After all, this meeting of counties encumbered by desperation rather than tradition brought with it shades of the 2013 decider between Clare and Cork and neither of those have yet to grace the September stage since their two-act tango four years ago.

“It’s an expectation (that Waterford will be back) but it’s just so hard because you would be thinking other teams will come to the table as well. That would be an expectation without it being a definite. An expectation is what it is, just an expectation.

“You go through the roller-coaster year that we’ve had in terms of losing to Cork, extra-time against Kilkenny.

“The Wexford game was a game for a long time, the Cork game you could argue 59 minutes gone we were a point down, so it’s been a roller-coaster.

“Brian Cody came into our dressing room after the 2015 semi-final and said in a completely non-patronising way that it’s so hard to get back here. That’s why he has kept Kilkenny so sharp.
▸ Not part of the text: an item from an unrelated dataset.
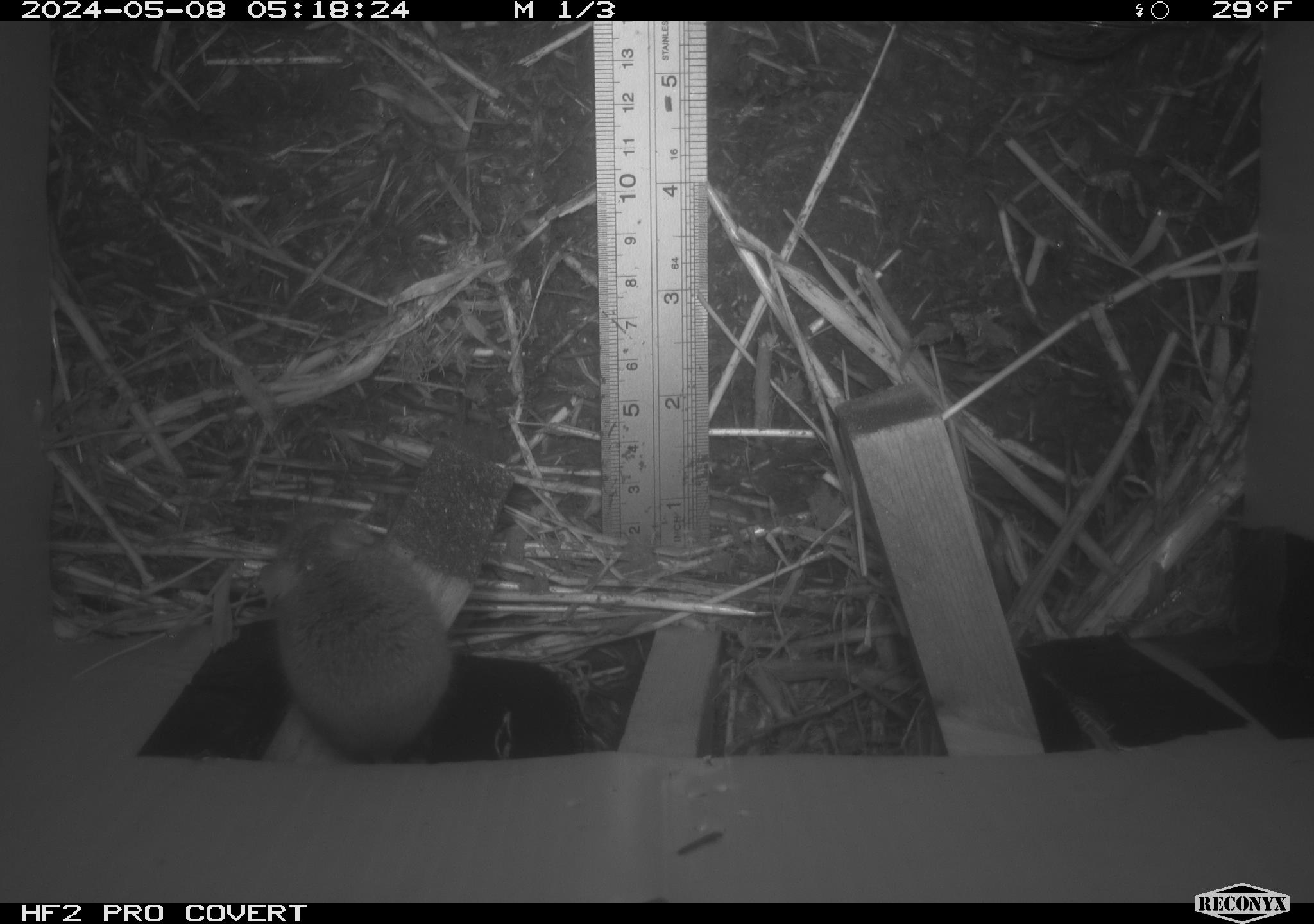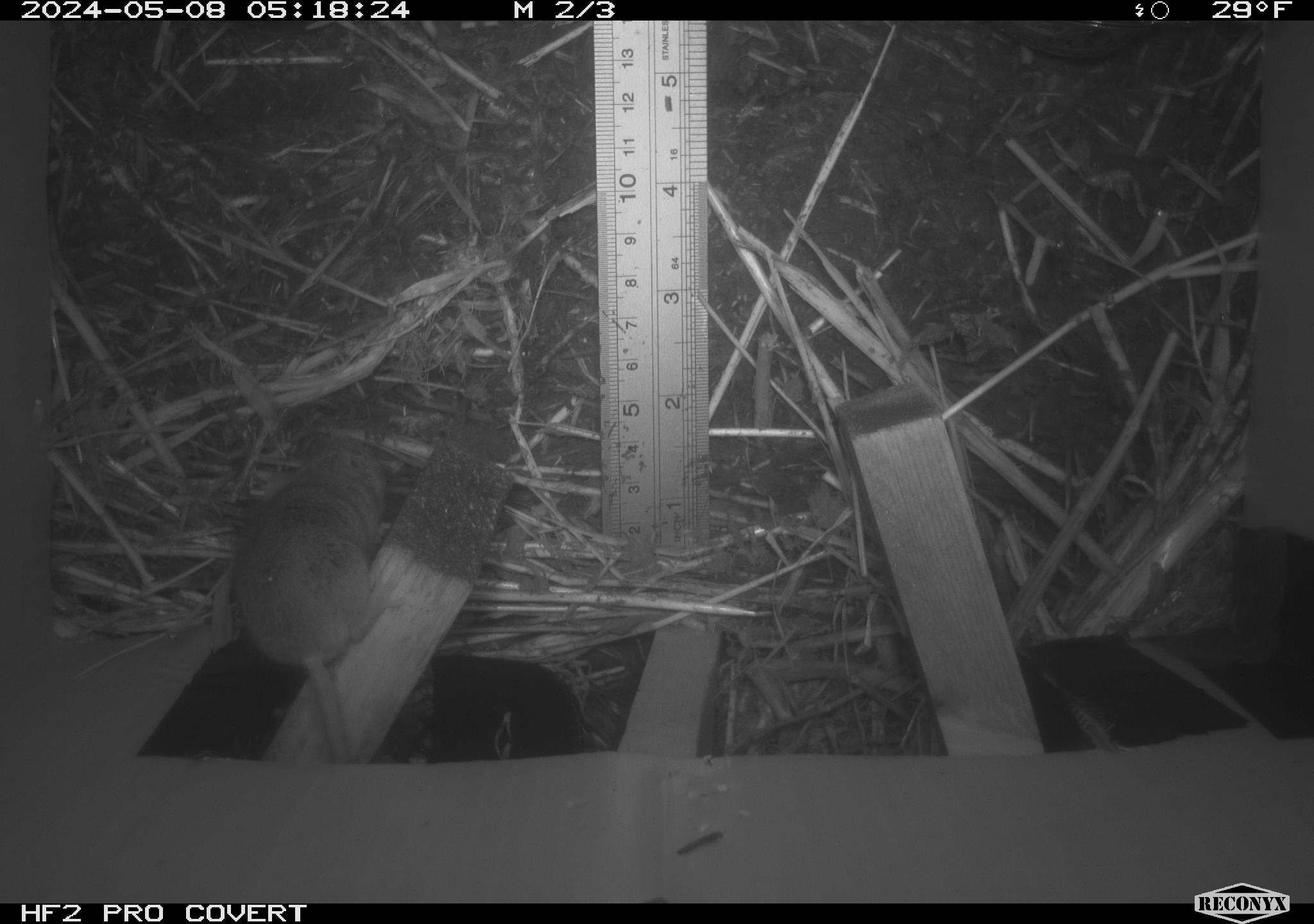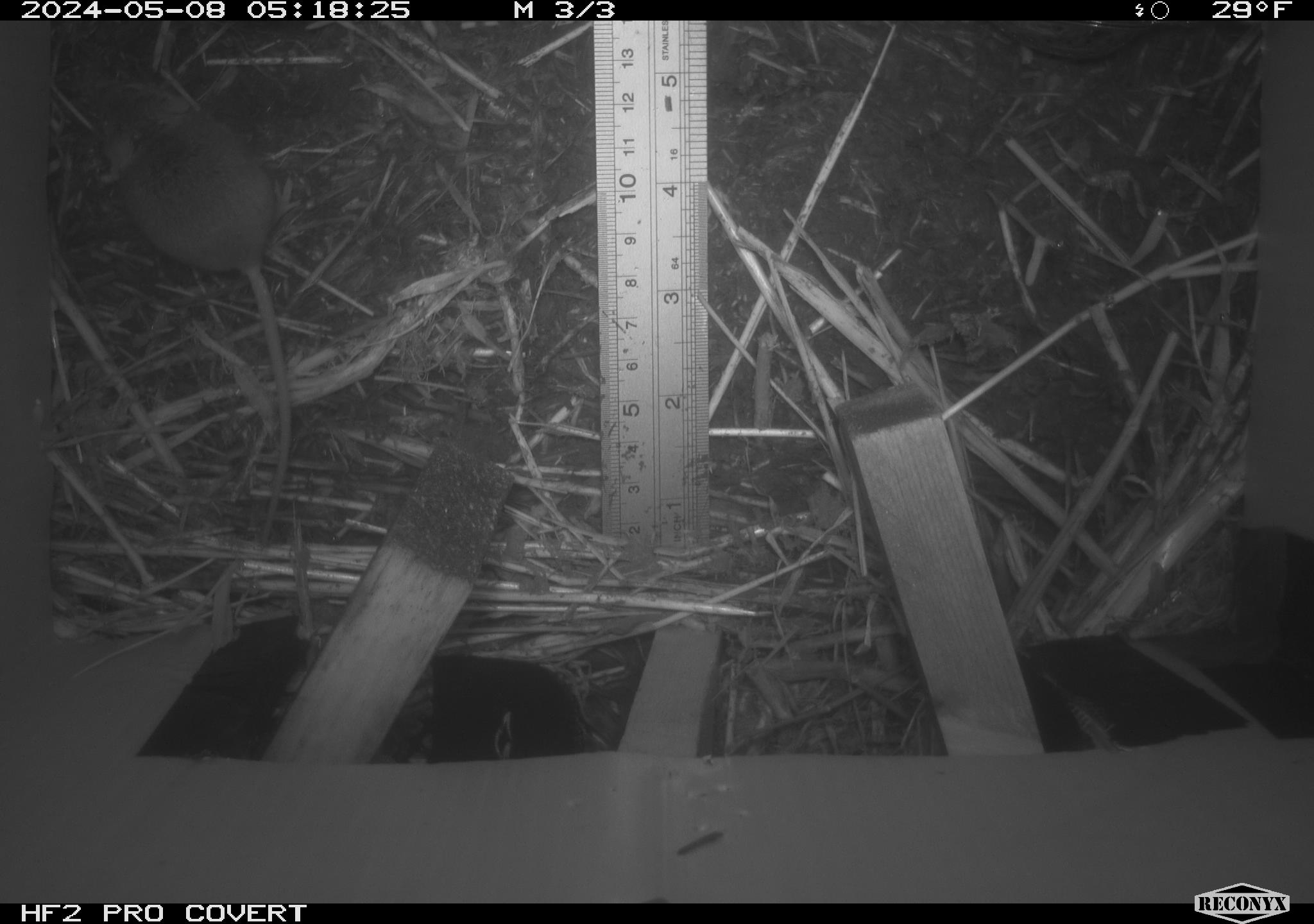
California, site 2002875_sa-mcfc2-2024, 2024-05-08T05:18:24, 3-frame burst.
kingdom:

Every year he’s been the reason.”

McGrath’s honesty and openness has been a breath of fresh air on the inter-county scene.

A decent man, he spoke about the emotion that swirled about him and his players all weekend as they embraced the wider significance of it all.

They risked a quick peak at Up for the Match on Saturday night and listened to Tony Keady’s daughter Sharon speak about how she had won an All-Ireland camogie medal and they lingered on the disappointment Conor Gleeson felt over being suspended for the game.

K

evin Moran stood in the dressing-room beforehand and spoke about how it was days like these that living is all about and at half-time the ultimate experience for any inter-county GAA player still stood within their grasp despite all of Galway’s efforts.

“The general theme in our dressing room at half-time was that this is going down the stretch. The start of the second-half was heartening. We went a point up but then Galway kind of in the midst of us chasing it, Niall Burke and Jason Flynn had a big impact.

“Equally Tommy Ryan had a good impact (for Waterford) too, but we have no real arguments overall. That theme is coming across regularly with my points. Hugely disappointed because it is so hard to get here but I have never been as proud of the lads.”